Kamis, 14 Agustus 2008

GUGAT REKONPENSI KARENA GENGSI


Dalam perkara perceraian, memang dimungkinkan untuk mengajukan gugat balik, misalnya tentang hak asuh anak, nafkah pemeliharaan anak, nafkah lampau, gono-gini dan lain sebagainya.
Dan khususnya tentang cerai yang diajukan oleh suami (cerai talak), biasanya si istri mengajukan gugat balik tentang nafkah iddah,mut'ah,gono-gini dan anak. Tentang besarnya nafkah iddah,mut'ah tidak ada standar yang pasti, hanya beberapa hakim mempertimbangkan dari segi penghasilan suami, kemudian berdasarkan mahar ketika perkawinan dilaksanakan.

Ada kasus, seorang istri mengajukan gugat rekonpensi karena gengsi sebab si suami pernah sesumbar kalau akan mengajukan perceraian dan silahkan saja istri mengajukan tuntutan apapun akan dipenuhi. Dan benar saja, ketika suami ajukan cerai talak, si istri mengajukan tuntutan balik yang jelas-jelas sulit dikabulkan oleh si suami yang penghasilan sebagai tenaga honorer di perum perhutani.

Disinilah, masalah perceraian (masalah rumah tangga) bukan hanya berdasar pada masalah hukum positif semata, ada hal-hal di luar itu semua yang bisa mempengaruhi masalah hukum. Contohnya kasus di atas, hanya karena "gengsi" maka diajukanlah gugat rekonpensi, dan ini bukan satu dua kasus, tapi banyak kasus, walau sebenarnya si istri pada dasarnya juga sudah tidak ingin kumpul sebagai suami istri, tapi karena "gengsi" maka akhirnya diajukan rekonpensi yang tentunya pemeriksaan tidak sesederhana cerai talak tanpa rekonpensi.

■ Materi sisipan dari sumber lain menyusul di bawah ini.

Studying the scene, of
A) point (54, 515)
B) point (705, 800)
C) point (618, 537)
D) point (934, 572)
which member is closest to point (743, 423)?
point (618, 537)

Kalau sudah seperti ini hakum akan mencoba memberi kesempatan pada para pihak untuk bermusyawarah tentang gugat rekonpensi tersebut, dengan harapan jika ada kesepakatan bersama, maka tentu itu merupakan penyelesaian terbaik. Dan jika tidak ada kesepakatan, maka akan melalui beberapa tahapan pembuktian sehingga akan diambil keputusan yang menurut hakim sudah adil dan sesuai dengan hukum yang berlaku.